Wir redeten über die »Life Time Curve« – also die Wahrscheinlichkeit, mit dem neuen Herzen ein bestimmtes Alter zu erreichen. Ein Sterben wegen verweigerter HTX ist ein schwerer Weg, aber auch eine HTX und das Leben danach ist ein schwerer Weg.
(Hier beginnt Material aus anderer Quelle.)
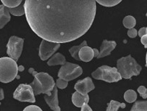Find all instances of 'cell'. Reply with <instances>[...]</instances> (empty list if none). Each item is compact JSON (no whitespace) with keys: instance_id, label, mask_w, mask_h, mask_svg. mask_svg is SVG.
<instances>
[{"instance_id":"cell-38","label":"cell","mask_w":147,"mask_h":111,"mask_svg":"<svg viewBox=\"0 0 147 111\" xmlns=\"http://www.w3.org/2000/svg\"><path fill=\"white\" fill-rule=\"evenodd\" d=\"M0 105H1V102H0Z\"/></svg>"},{"instance_id":"cell-1","label":"cell","mask_w":147,"mask_h":111,"mask_svg":"<svg viewBox=\"0 0 147 111\" xmlns=\"http://www.w3.org/2000/svg\"><path fill=\"white\" fill-rule=\"evenodd\" d=\"M24 7L34 32L43 40L58 44L84 35L96 12L94 0H26Z\"/></svg>"},{"instance_id":"cell-8","label":"cell","mask_w":147,"mask_h":111,"mask_svg":"<svg viewBox=\"0 0 147 111\" xmlns=\"http://www.w3.org/2000/svg\"><path fill=\"white\" fill-rule=\"evenodd\" d=\"M13 97L20 102H28L31 103L36 102L35 94L30 84H20L14 92Z\"/></svg>"},{"instance_id":"cell-22","label":"cell","mask_w":147,"mask_h":111,"mask_svg":"<svg viewBox=\"0 0 147 111\" xmlns=\"http://www.w3.org/2000/svg\"><path fill=\"white\" fill-rule=\"evenodd\" d=\"M8 9V8H7ZM9 13L14 16H22L26 15V10H25L24 5H20L18 7L12 9H8Z\"/></svg>"},{"instance_id":"cell-30","label":"cell","mask_w":147,"mask_h":111,"mask_svg":"<svg viewBox=\"0 0 147 111\" xmlns=\"http://www.w3.org/2000/svg\"><path fill=\"white\" fill-rule=\"evenodd\" d=\"M141 43H142V44H144V47H145V48H146L147 47V34L146 35H145V36H144V37H141Z\"/></svg>"},{"instance_id":"cell-16","label":"cell","mask_w":147,"mask_h":111,"mask_svg":"<svg viewBox=\"0 0 147 111\" xmlns=\"http://www.w3.org/2000/svg\"><path fill=\"white\" fill-rule=\"evenodd\" d=\"M66 59H65V56L62 55L61 53H55V55L48 60L47 64L49 66H58V65H61V66H64L66 63Z\"/></svg>"},{"instance_id":"cell-7","label":"cell","mask_w":147,"mask_h":111,"mask_svg":"<svg viewBox=\"0 0 147 111\" xmlns=\"http://www.w3.org/2000/svg\"><path fill=\"white\" fill-rule=\"evenodd\" d=\"M23 39L18 37L16 36H12L9 38V41L7 44V53L9 55V58H12L15 61L17 62L19 58L20 57L23 51Z\"/></svg>"},{"instance_id":"cell-3","label":"cell","mask_w":147,"mask_h":111,"mask_svg":"<svg viewBox=\"0 0 147 111\" xmlns=\"http://www.w3.org/2000/svg\"><path fill=\"white\" fill-rule=\"evenodd\" d=\"M18 66L16 61L12 58L5 57L0 58V81L9 83L17 78Z\"/></svg>"},{"instance_id":"cell-14","label":"cell","mask_w":147,"mask_h":111,"mask_svg":"<svg viewBox=\"0 0 147 111\" xmlns=\"http://www.w3.org/2000/svg\"><path fill=\"white\" fill-rule=\"evenodd\" d=\"M78 56L79 58H80V60H82L83 62H89L94 58V50L88 46L84 47L81 48V49L80 50L78 53Z\"/></svg>"},{"instance_id":"cell-15","label":"cell","mask_w":147,"mask_h":111,"mask_svg":"<svg viewBox=\"0 0 147 111\" xmlns=\"http://www.w3.org/2000/svg\"><path fill=\"white\" fill-rule=\"evenodd\" d=\"M10 13L4 5H0V29L3 28L5 25L10 21Z\"/></svg>"},{"instance_id":"cell-11","label":"cell","mask_w":147,"mask_h":111,"mask_svg":"<svg viewBox=\"0 0 147 111\" xmlns=\"http://www.w3.org/2000/svg\"><path fill=\"white\" fill-rule=\"evenodd\" d=\"M44 99L48 104L49 108L54 111H61L60 108L59 106V101H58V90L56 84L52 91V94L50 96H48L47 94H44Z\"/></svg>"},{"instance_id":"cell-18","label":"cell","mask_w":147,"mask_h":111,"mask_svg":"<svg viewBox=\"0 0 147 111\" xmlns=\"http://www.w3.org/2000/svg\"><path fill=\"white\" fill-rule=\"evenodd\" d=\"M124 99L128 103L135 102L137 99V94L134 90L128 89L125 92Z\"/></svg>"},{"instance_id":"cell-27","label":"cell","mask_w":147,"mask_h":111,"mask_svg":"<svg viewBox=\"0 0 147 111\" xmlns=\"http://www.w3.org/2000/svg\"><path fill=\"white\" fill-rule=\"evenodd\" d=\"M23 111H42V110L36 105H29L26 107Z\"/></svg>"},{"instance_id":"cell-33","label":"cell","mask_w":147,"mask_h":111,"mask_svg":"<svg viewBox=\"0 0 147 111\" xmlns=\"http://www.w3.org/2000/svg\"><path fill=\"white\" fill-rule=\"evenodd\" d=\"M93 50H94V58H98V56H99V51L97 50L96 49H93Z\"/></svg>"},{"instance_id":"cell-35","label":"cell","mask_w":147,"mask_h":111,"mask_svg":"<svg viewBox=\"0 0 147 111\" xmlns=\"http://www.w3.org/2000/svg\"><path fill=\"white\" fill-rule=\"evenodd\" d=\"M146 66L147 67V52H146Z\"/></svg>"},{"instance_id":"cell-25","label":"cell","mask_w":147,"mask_h":111,"mask_svg":"<svg viewBox=\"0 0 147 111\" xmlns=\"http://www.w3.org/2000/svg\"><path fill=\"white\" fill-rule=\"evenodd\" d=\"M56 84L57 87L62 89H65L67 87V85H68V82L66 81H64V80H62V79H58L57 80L56 84Z\"/></svg>"},{"instance_id":"cell-5","label":"cell","mask_w":147,"mask_h":111,"mask_svg":"<svg viewBox=\"0 0 147 111\" xmlns=\"http://www.w3.org/2000/svg\"><path fill=\"white\" fill-rule=\"evenodd\" d=\"M28 72L38 80L41 90H42V94L50 96L52 94V91H53L55 87V83L53 78L49 76L48 73H44V72L38 73V72L35 71L34 68H30L28 70Z\"/></svg>"},{"instance_id":"cell-4","label":"cell","mask_w":147,"mask_h":111,"mask_svg":"<svg viewBox=\"0 0 147 111\" xmlns=\"http://www.w3.org/2000/svg\"><path fill=\"white\" fill-rule=\"evenodd\" d=\"M92 77L97 80H102L106 82H117L122 79L117 68L102 66L92 73Z\"/></svg>"},{"instance_id":"cell-13","label":"cell","mask_w":147,"mask_h":111,"mask_svg":"<svg viewBox=\"0 0 147 111\" xmlns=\"http://www.w3.org/2000/svg\"><path fill=\"white\" fill-rule=\"evenodd\" d=\"M88 101H89L88 94L82 95L78 91H76L72 95V102H73V105L78 108H81L84 105L88 104Z\"/></svg>"},{"instance_id":"cell-6","label":"cell","mask_w":147,"mask_h":111,"mask_svg":"<svg viewBox=\"0 0 147 111\" xmlns=\"http://www.w3.org/2000/svg\"><path fill=\"white\" fill-rule=\"evenodd\" d=\"M82 73L83 69L80 66L67 62L59 69L58 72V77L59 79L68 82L80 76Z\"/></svg>"},{"instance_id":"cell-21","label":"cell","mask_w":147,"mask_h":111,"mask_svg":"<svg viewBox=\"0 0 147 111\" xmlns=\"http://www.w3.org/2000/svg\"><path fill=\"white\" fill-rule=\"evenodd\" d=\"M130 111H147V100L136 101Z\"/></svg>"},{"instance_id":"cell-19","label":"cell","mask_w":147,"mask_h":111,"mask_svg":"<svg viewBox=\"0 0 147 111\" xmlns=\"http://www.w3.org/2000/svg\"><path fill=\"white\" fill-rule=\"evenodd\" d=\"M123 23L125 27L127 28H134L136 24V20L135 18L131 16V15H127L124 18Z\"/></svg>"},{"instance_id":"cell-10","label":"cell","mask_w":147,"mask_h":111,"mask_svg":"<svg viewBox=\"0 0 147 111\" xmlns=\"http://www.w3.org/2000/svg\"><path fill=\"white\" fill-rule=\"evenodd\" d=\"M94 89L95 86L90 77H86L83 80L78 81L75 84V89L82 95L88 94V92L94 90Z\"/></svg>"},{"instance_id":"cell-29","label":"cell","mask_w":147,"mask_h":111,"mask_svg":"<svg viewBox=\"0 0 147 111\" xmlns=\"http://www.w3.org/2000/svg\"><path fill=\"white\" fill-rule=\"evenodd\" d=\"M138 36L141 37V38L142 37H144V36L146 35V28L144 27V28H140L139 30H138Z\"/></svg>"},{"instance_id":"cell-32","label":"cell","mask_w":147,"mask_h":111,"mask_svg":"<svg viewBox=\"0 0 147 111\" xmlns=\"http://www.w3.org/2000/svg\"><path fill=\"white\" fill-rule=\"evenodd\" d=\"M5 97V95H4V91L2 88H0V100H2Z\"/></svg>"},{"instance_id":"cell-17","label":"cell","mask_w":147,"mask_h":111,"mask_svg":"<svg viewBox=\"0 0 147 111\" xmlns=\"http://www.w3.org/2000/svg\"><path fill=\"white\" fill-rule=\"evenodd\" d=\"M87 46V41H83L82 44H80V45L78 46H74V47H71L69 50L70 52V55L71 56L73 57L74 59H76V60H80V58H79L78 56V53L80 52V50L81 49V48L84 47H86Z\"/></svg>"},{"instance_id":"cell-31","label":"cell","mask_w":147,"mask_h":111,"mask_svg":"<svg viewBox=\"0 0 147 111\" xmlns=\"http://www.w3.org/2000/svg\"><path fill=\"white\" fill-rule=\"evenodd\" d=\"M81 111H93V110H91V108L88 106V104H86V105H84V106L81 108Z\"/></svg>"},{"instance_id":"cell-20","label":"cell","mask_w":147,"mask_h":111,"mask_svg":"<svg viewBox=\"0 0 147 111\" xmlns=\"http://www.w3.org/2000/svg\"><path fill=\"white\" fill-rule=\"evenodd\" d=\"M120 108H125V104L121 103L115 100H111L110 102L108 103V107L106 111H117Z\"/></svg>"},{"instance_id":"cell-24","label":"cell","mask_w":147,"mask_h":111,"mask_svg":"<svg viewBox=\"0 0 147 111\" xmlns=\"http://www.w3.org/2000/svg\"><path fill=\"white\" fill-rule=\"evenodd\" d=\"M97 3L105 7H113L121 2V0H97Z\"/></svg>"},{"instance_id":"cell-12","label":"cell","mask_w":147,"mask_h":111,"mask_svg":"<svg viewBox=\"0 0 147 111\" xmlns=\"http://www.w3.org/2000/svg\"><path fill=\"white\" fill-rule=\"evenodd\" d=\"M116 46H117V43L115 41L104 40L102 44V46H101L99 55L97 58H104V57L109 55L111 54V52H112V51L115 49Z\"/></svg>"},{"instance_id":"cell-9","label":"cell","mask_w":147,"mask_h":111,"mask_svg":"<svg viewBox=\"0 0 147 111\" xmlns=\"http://www.w3.org/2000/svg\"><path fill=\"white\" fill-rule=\"evenodd\" d=\"M60 47V44L51 42V41L42 40L39 47V55L41 60H47L53 56L55 52Z\"/></svg>"},{"instance_id":"cell-36","label":"cell","mask_w":147,"mask_h":111,"mask_svg":"<svg viewBox=\"0 0 147 111\" xmlns=\"http://www.w3.org/2000/svg\"><path fill=\"white\" fill-rule=\"evenodd\" d=\"M146 34H147V27H146Z\"/></svg>"},{"instance_id":"cell-26","label":"cell","mask_w":147,"mask_h":111,"mask_svg":"<svg viewBox=\"0 0 147 111\" xmlns=\"http://www.w3.org/2000/svg\"><path fill=\"white\" fill-rule=\"evenodd\" d=\"M138 92L144 99L147 98V89L144 86H140L138 88Z\"/></svg>"},{"instance_id":"cell-34","label":"cell","mask_w":147,"mask_h":111,"mask_svg":"<svg viewBox=\"0 0 147 111\" xmlns=\"http://www.w3.org/2000/svg\"><path fill=\"white\" fill-rule=\"evenodd\" d=\"M24 67L23 66H18V71H23L24 70Z\"/></svg>"},{"instance_id":"cell-23","label":"cell","mask_w":147,"mask_h":111,"mask_svg":"<svg viewBox=\"0 0 147 111\" xmlns=\"http://www.w3.org/2000/svg\"><path fill=\"white\" fill-rule=\"evenodd\" d=\"M2 3L8 9H12L21 5L22 0H2Z\"/></svg>"},{"instance_id":"cell-2","label":"cell","mask_w":147,"mask_h":111,"mask_svg":"<svg viewBox=\"0 0 147 111\" xmlns=\"http://www.w3.org/2000/svg\"><path fill=\"white\" fill-rule=\"evenodd\" d=\"M117 69L122 78L129 79L133 76H138L142 68L131 55H129L117 60Z\"/></svg>"},{"instance_id":"cell-28","label":"cell","mask_w":147,"mask_h":111,"mask_svg":"<svg viewBox=\"0 0 147 111\" xmlns=\"http://www.w3.org/2000/svg\"><path fill=\"white\" fill-rule=\"evenodd\" d=\"M127 35L130 38H135L138 35V31H137V30L136 28L129 29L128 31H127Z\"/></svg>"},{"instance_id":"cell-37","label":"cell","mask_w":147,"mask_h":111,"mask_svg":"<svg viewBox=\"0 0 147 111\" xmlns=\"http://www.w3.org/2000/svg\"><path fill=\"white\" fill-rule=\"evenodd\" d=\"M146 17H147V13H146Z\"/></svg>"}]
</instances>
H. sagte, man kann eine HTX nicht gegen den Willen eines Kindes durchführen (dies ist wichtig für meinen Roman). H. erzählte von einem Kind, das sich bei ihm gegen die HTX gewehrt hatte. Irgendwann erhielt er einen Brief, dass das Kind gestorben war – in einem entfernten Krankenhaus, knapp bevor eine HTX durchgeführt werden sollte. H. telefonierte mit der Mutter. Sie sagte, ihr Kind hatte ihrem Drängen nachgegeben. Knapp vor der Operation starb es, plötzlich. Die Mutter sagte: »So hatte mein Kind am Ende doch noch seinen Willen durchgesetzt.«
Am Ende bot mir Prof. H. weitere Unterstützung an, sogar medizinische Teile meines Romans würde er gern korrekturlesen.
Unser Gespräch dauerte zwei Stunden. Danach war ich erschöpft.